In the Book of Mormon there’s a scripture that’s been on my mind a lot lately:
Do not suppose, because it has been spoken concerning restoration, that ye shall be restored from sin to happiness. Behold, I say unto you, wickedness never was happiness. (Alma 41:10)
That phrase “wickedness never was happiness” has been on a loop in my head. It’s not safe to assume that the Lord means that anyone who goes against His will is miserable and those that follow His will are in a constant state of happiness. In fact, there’s a number of reasons why that’s not a safe assumption. Here’s a few:
- All of God’s children are at different levels of understanding and therefore have different understandings of His will.

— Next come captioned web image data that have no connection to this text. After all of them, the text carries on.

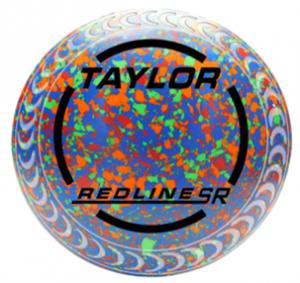 Taylor_Redline_SR_Caribbean_Twist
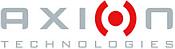 AXION logo 175 px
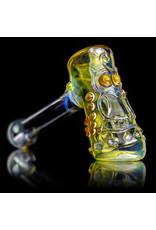 """Ginny Snodgrass-Gietl 5"""" Glass Pipe DRY UV Owl by Ginny Snodgrass-Gietl SFG.2020"""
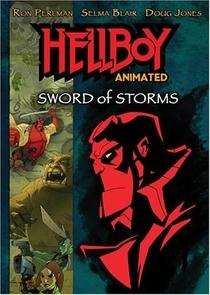 Hellboy: A Espada das Tempestades - Poster / Capa / Cartaz - Oficial 1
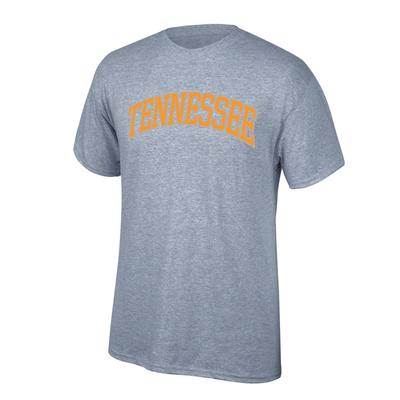 Tennessee Women's Arch Logo Tee OXFORD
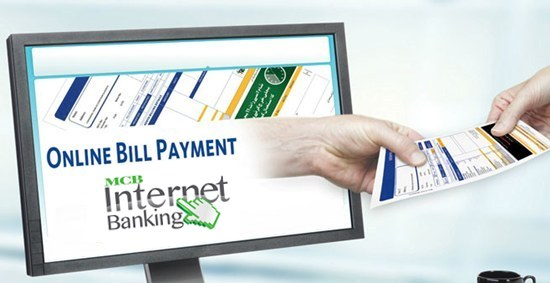 How To Pay Bills Online With Mcb Internet Banking
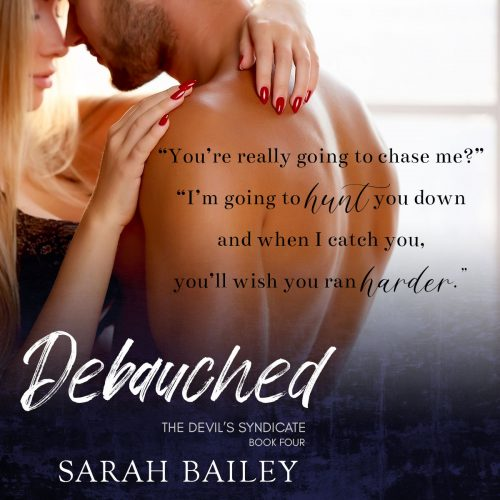 Debauched-Teaser-3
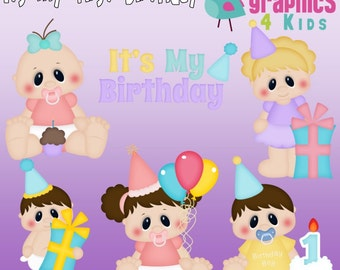 Its my first birthday Digital Clipart - Clip art for scrapbooking, party invitations - Instant Download Clipart Commercial Use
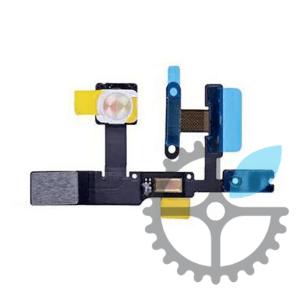 """Шлейф кнопки включения и блокировки (power) для iPad Pro 9.7"""""""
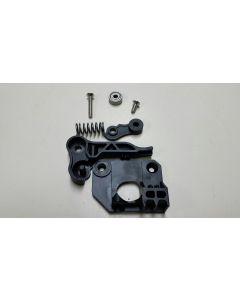 Replicator 2 Upgraded Drive Block/ Replicator 1 - Right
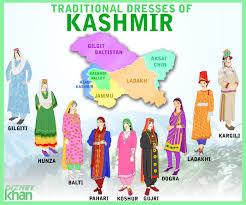 i cultural dresses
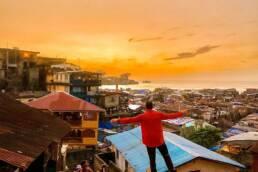 Sierra Leona 2021
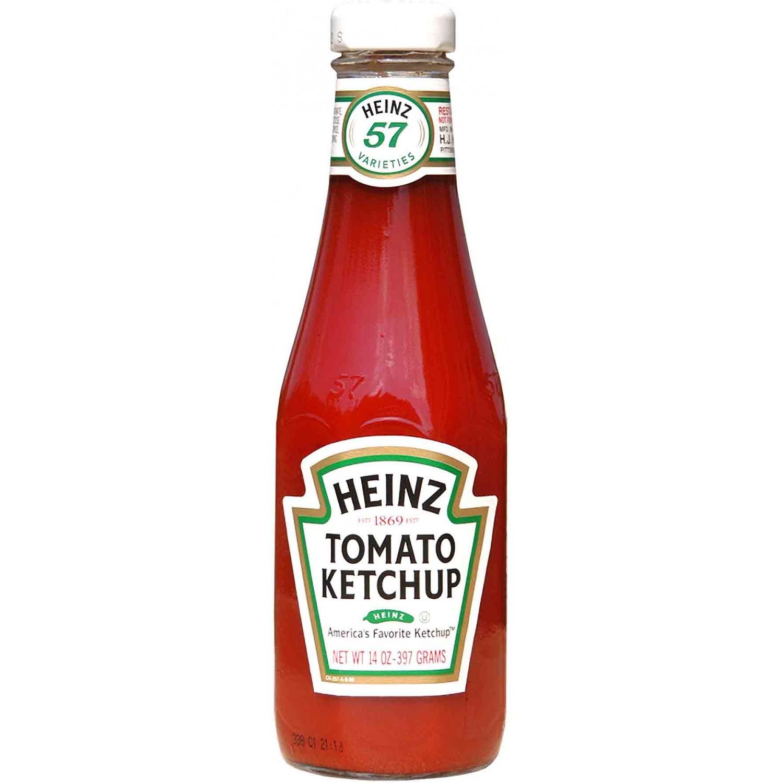 Heinz Ketchup 855g £1 at Poundland Billericay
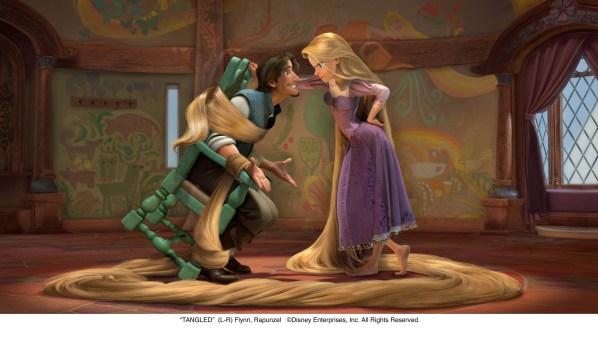 Rapunzel y Eugene en Tangled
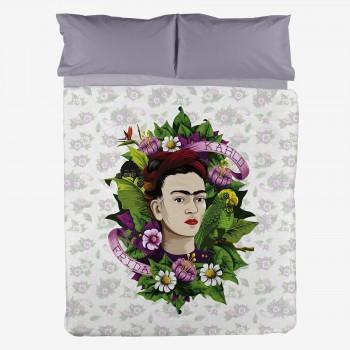 Funda Nórdica Frida Kahlo 135 ES
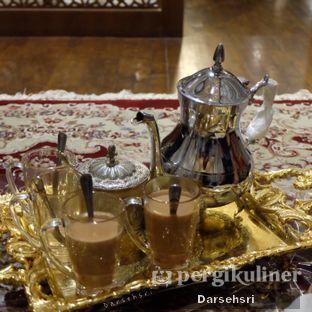 Foto 2 - Makanan di Al Jazeerah Signature oleh Darsehsri Handayani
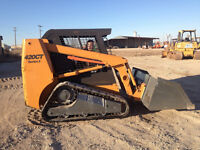 CASE 420CT SERIES III RUBBER TRACKED SKID STEER LOADER 420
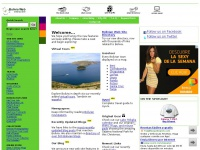 Bolivia Web - The Largest Bolivian Community on the Web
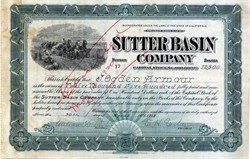 Sutter Basin Company issued to and signed by J. Ogden Armour - California 1913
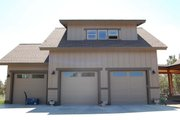 Craftsman Style House Plan - 3 Beds 3 Baths 2694 Sq/Ft Plan #895-19 Exterior - Other Elevation
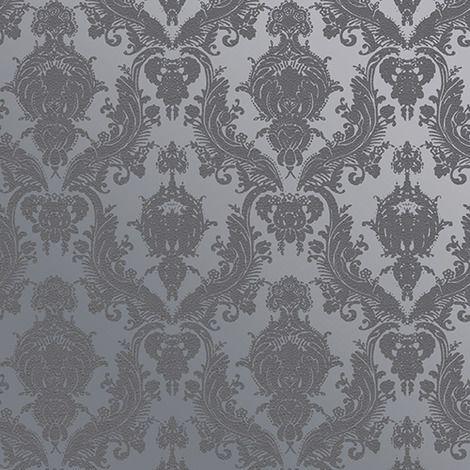 Tempaper Damsel Textured Removable Wallpaper Pearl Wallpaper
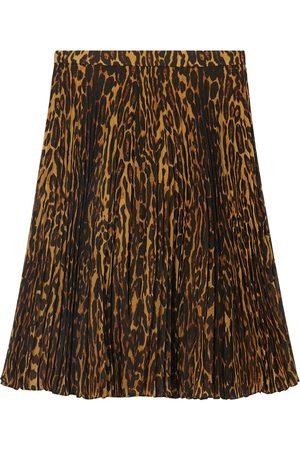 Burberry Plisseerock mit Leoparden-Print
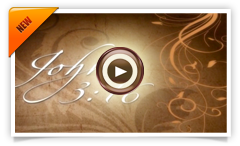"""Watch """"John 3:16"""" Tribute Video Clip on our Website!"""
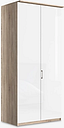 John Lewis & Partners Elstra 100cm Wardrobe with Glass Hinged Doors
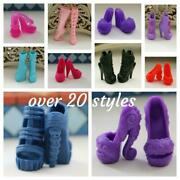 Ever After High And Monster High Doll Replacement Shoes Accessories Heels Boots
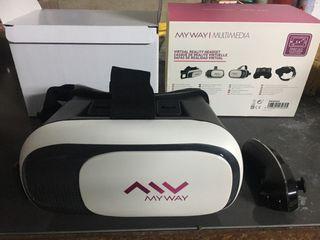 Gafas 3D móviles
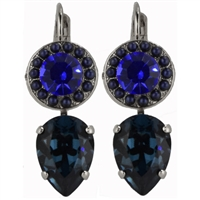"Rergatta"" Teardrop Style Earrings from the Electra Collection in .925 Silver Plating"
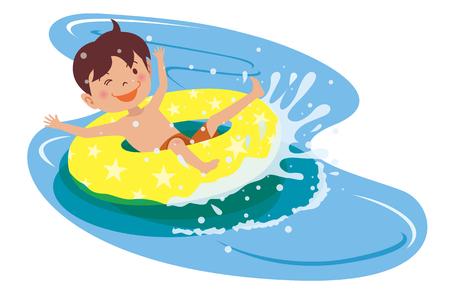 Water slider isolated illustration on white background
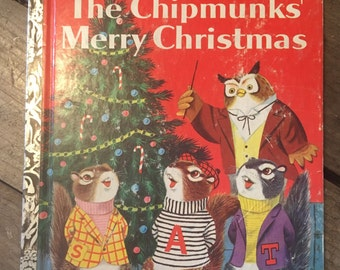 1950s christmas book - Alvin and the chipmunks - Chipmunks Merry Christmas - Richard Scarry - little golden book - vintage christmas book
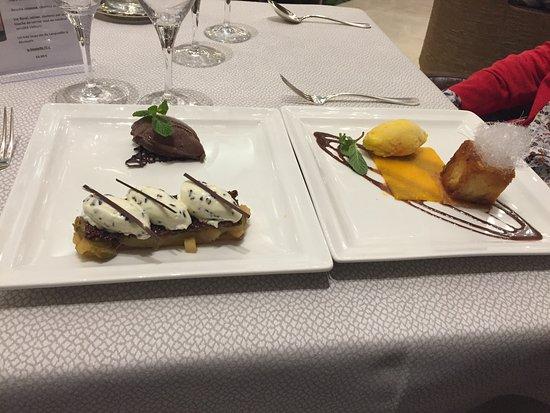 Restaurant restaurant la verri re dans saint malo avec - Cours de cuisine saint malo ...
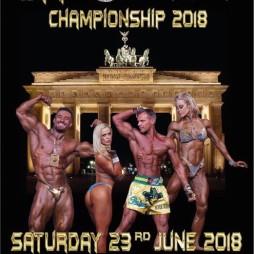 2018 WFF European Championships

- Heavenly Father’s timing should always be considered. One of my favorite quotes is by Elder Richard G. Scott, he says: “Just when all seems to be going right, challenges often come in multiple doses applied simultaneously. When those trials are not consequences of your disobedience, they are evidence that the Lord feels you are prepared to grow more (see Prov. 3:11–12). He therefore gives you experiences that stimulate growth, understanding, and compassion which polish you for your everlasting benefit. To get you from where you are to where He wants you to be requires a lot of stretching, and that generally entails discomfort and pain.” This suggests that misery/discomfort/sadness can happen to anyone, not just the disobedient.
- People can seem happier or more sad than they really are (see: all social media). Duplicity seems to be a very common trend today.

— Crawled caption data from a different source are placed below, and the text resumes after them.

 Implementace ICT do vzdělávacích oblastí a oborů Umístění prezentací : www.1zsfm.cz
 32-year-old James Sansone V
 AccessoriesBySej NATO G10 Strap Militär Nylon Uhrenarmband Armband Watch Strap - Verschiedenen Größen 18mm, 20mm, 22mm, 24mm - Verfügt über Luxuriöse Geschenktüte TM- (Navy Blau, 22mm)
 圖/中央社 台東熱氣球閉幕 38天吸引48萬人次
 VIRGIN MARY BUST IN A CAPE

It’s not until I examine the rest of the scripture (and not just those four words) that I begin to understand what Alma is teaching. The happiness Alma is talking of is not a momentary feeling, a feeling even the disobedient can have. Rather the use of the word “restoration” would mean repairing something that is broken and returning it to a more perfect condition. We are all broken from the happiness the Lord offers us because of the Fall. This type of happiness is not an immediate one, but rather a future mending and return to an eternal happiness, which can only come in eternity through the Atonement of Christ.
Being righteous does not automatically bring happiness, like some sort of drug. Personally, being righteous has only provided me with blessings and small glimpses of eternal happiness. In fact, I believe the best blessing I get from being obedient is that my resiliency increases. Resilience is defined as:
The capability of a strained body to recover its size and shape after deformation caused especially by compressive stress
An ability to recover from or adjust easily to misfortune or change.
When I’m obeying the commandments as best as I can, striving to follow His will, and keeping His timing in mind is when I am most able to bounce back from sorrow to joy. Life is full of challenges: death of loved ones, losing jobs, divorce, illness, injury, just to name a few. I am thankful that Heavenly Father continues to bless me with an ability to be resilient and to capability to move forward during the challenges in life.
So, yes, wickedness never was happiness. Not eternally speaking. And, no, righteousness doesn’t guarantee a non-stop life of bliss and smiling. But, choosing to follow Christ assures us that we can make it through mortality resiliently and eventually live in a state of eternal happiness.